(Records from a dataset)
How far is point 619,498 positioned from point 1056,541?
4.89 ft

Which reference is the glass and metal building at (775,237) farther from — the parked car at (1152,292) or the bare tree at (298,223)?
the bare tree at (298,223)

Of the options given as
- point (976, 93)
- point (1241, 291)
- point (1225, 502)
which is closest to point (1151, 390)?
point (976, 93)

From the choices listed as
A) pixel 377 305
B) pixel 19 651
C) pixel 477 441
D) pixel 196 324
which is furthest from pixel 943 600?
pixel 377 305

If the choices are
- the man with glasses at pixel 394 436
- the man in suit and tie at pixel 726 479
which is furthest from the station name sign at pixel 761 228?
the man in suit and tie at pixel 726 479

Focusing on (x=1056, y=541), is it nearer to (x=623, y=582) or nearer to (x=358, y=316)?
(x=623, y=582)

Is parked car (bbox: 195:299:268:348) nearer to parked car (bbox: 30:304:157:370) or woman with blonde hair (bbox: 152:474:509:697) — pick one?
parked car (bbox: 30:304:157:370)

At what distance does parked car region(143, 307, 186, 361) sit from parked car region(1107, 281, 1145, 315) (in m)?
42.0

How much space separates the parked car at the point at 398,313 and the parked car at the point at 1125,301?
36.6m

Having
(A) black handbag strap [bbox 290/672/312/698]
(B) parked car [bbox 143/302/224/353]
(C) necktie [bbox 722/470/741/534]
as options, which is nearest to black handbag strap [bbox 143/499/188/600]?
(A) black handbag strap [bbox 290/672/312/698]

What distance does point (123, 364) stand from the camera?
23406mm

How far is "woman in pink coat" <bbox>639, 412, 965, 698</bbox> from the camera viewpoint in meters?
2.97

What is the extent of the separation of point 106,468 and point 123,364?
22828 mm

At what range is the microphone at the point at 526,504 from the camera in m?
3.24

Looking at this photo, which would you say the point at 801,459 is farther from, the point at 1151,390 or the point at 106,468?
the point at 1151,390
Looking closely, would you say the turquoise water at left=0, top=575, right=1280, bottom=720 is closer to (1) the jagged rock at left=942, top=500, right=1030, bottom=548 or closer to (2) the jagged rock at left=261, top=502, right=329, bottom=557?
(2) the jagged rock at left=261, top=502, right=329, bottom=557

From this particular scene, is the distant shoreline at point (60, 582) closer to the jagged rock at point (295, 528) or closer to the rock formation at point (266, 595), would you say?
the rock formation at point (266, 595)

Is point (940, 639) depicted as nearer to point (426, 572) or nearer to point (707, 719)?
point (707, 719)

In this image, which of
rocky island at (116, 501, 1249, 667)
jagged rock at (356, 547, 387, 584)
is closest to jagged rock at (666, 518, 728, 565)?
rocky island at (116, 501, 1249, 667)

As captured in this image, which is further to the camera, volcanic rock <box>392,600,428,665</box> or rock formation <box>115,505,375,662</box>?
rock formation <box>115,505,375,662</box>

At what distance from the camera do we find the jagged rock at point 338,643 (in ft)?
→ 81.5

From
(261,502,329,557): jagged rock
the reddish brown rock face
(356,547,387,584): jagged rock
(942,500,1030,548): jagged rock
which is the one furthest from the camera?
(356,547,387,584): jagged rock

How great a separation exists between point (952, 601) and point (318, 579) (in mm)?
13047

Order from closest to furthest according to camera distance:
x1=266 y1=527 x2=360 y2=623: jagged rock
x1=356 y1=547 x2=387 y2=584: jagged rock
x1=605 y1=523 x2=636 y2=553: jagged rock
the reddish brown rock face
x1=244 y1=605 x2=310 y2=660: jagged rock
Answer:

◆ SET EXERCISE
Output the records exactly, including every line.

◆ EXERCISE SOLUTION
How far is point 619,498 positioned from point 1056,541?
4.89 ft

Which reference is the glass and metal building at (775,237) farther from — the parked car at (1152,292) or the bare tree at (298,223)?
the bare tree at (298,223)

Of the options given as
- point (976, 93)
- point (1241, 291)
- point (1225, 502)
which is closest to point (1151, 390)?
point (976, 93)

From the choices listed as
A) pixel 377 305
B) pixel 19 651
C) pixel 477 441
D) pixel 196 324
which is furthest from pixel 943 600?
pixel 377 305

If the choices are
- the man with glasses at pixel 394 436
- the man in suit and tie at pixel 726 479
which is furthest from the station name sign at pixel 761 228?
the man in suit and tie at pixel 726 479

Focusing on (x=1056, y=541), is it nearer to (x=623, y=582) or nearer to (x=358, y=316)?
(x=623, y=582)

Is parked car (bbox: 195:299:268:348) nearer to parked car (bbox: 30:304:157:370) or woman with blonde hair (bbox: 152:474:509:697) — pick one?
parked car (bbox: 30:304:157:370)

At what distance does parked car region(143, 307, 186, 361) sit from parked car region(1107, 281, 1145, 315) (in m)?
42.0

How much space separates the parked car at the point at 398,313 and the parked car at the point at 1125,301?
36.6m

Having
(A) black handbag strap [bbox 290/672/312/698]
(B) parked car [bbox 143/302/224/353]
(C) necktie [bbox 722/470/741/534]
as options, which is nearest to black handbag strap [bbox 143/499/188/600]?
(A) black handbag strap [bbox 290/672/312/698]

What distance does point (123, 364) stand from the camera?
23406mm

How far is "woman in pink coat" <bbox>639, 412, 965, 698</bbox> from the camera viewpoint in meters?
2.97

What is the extent of the separation of point 106,468 and point 123,364?
22828 mm

At what range is the microphone at the point at 526,504 from the camera in m?
3.24

Looking at this photo, which would you say the point at 801,459 is farther from, the point at 1151,390 or the point at 106,468?
the point at 1151,390
Looking closely, would you say the turquoise water at left=0, top=575, right=1280, bottom=720 is closer to (1) the jagged rock at left=942, top=500, right=1030, bottom=548 or closer to (2) the jagged rock at left=261, top=502, right=329, bottom=557?
(2) the jagged rock at left=261, top=502, right=329, bottom=557

From this particular scene, is the distant shoreline at point (60, 582) closer to the jagged rock at point (295, 528) or closer to the rock formation at point (266, 595), would you say?
the rock formation at point (266, 595)

Is point (940, 639) depicted as nearer to point (426, 572) or nearer to point (707, 719)?
point (707, 719)

In this image, which of
rocky island at (116, 501, 1249, 667)
jagged rock at (356, 547, 387, 584)
is closest to jagged rock at (666, 518, 728, 565)?
rocky island at (116, 501, 1249, 667)

As captured in this image, which is further to the camera, volcanic rock <box>392,600,428,665</box> or rock formation <box>115,505,375,662</box>?
rock formation <box>115,505,375,662</box>

At what distance from the camera do we find the jagged rock at point 338,643 (in ft)?
→ 81.5

From
(261,502,329,557): jagged rock
the reddish brown rock face
(356,547,387,584): jagged rock
(942,500,1030,548): jagged rock
which is the one furthest from the camera?
(356,547,387,584): jagged rock

How great a separation exists between point (952, 601) and point (318, 579) (in mm)?
13047

Order from closest to furthest according to camera distance:
x1=266 y1=527 x2=360 y2=623: jagged rock
x1=356 y1=547 x2=387 y2=584: jagged rock
x1=605 y1=523 x2=636 y2=553: jagged rock
the reddish brown rock face
x1=244 y1=605 x2=310 y2=660: jagged rock
Answer:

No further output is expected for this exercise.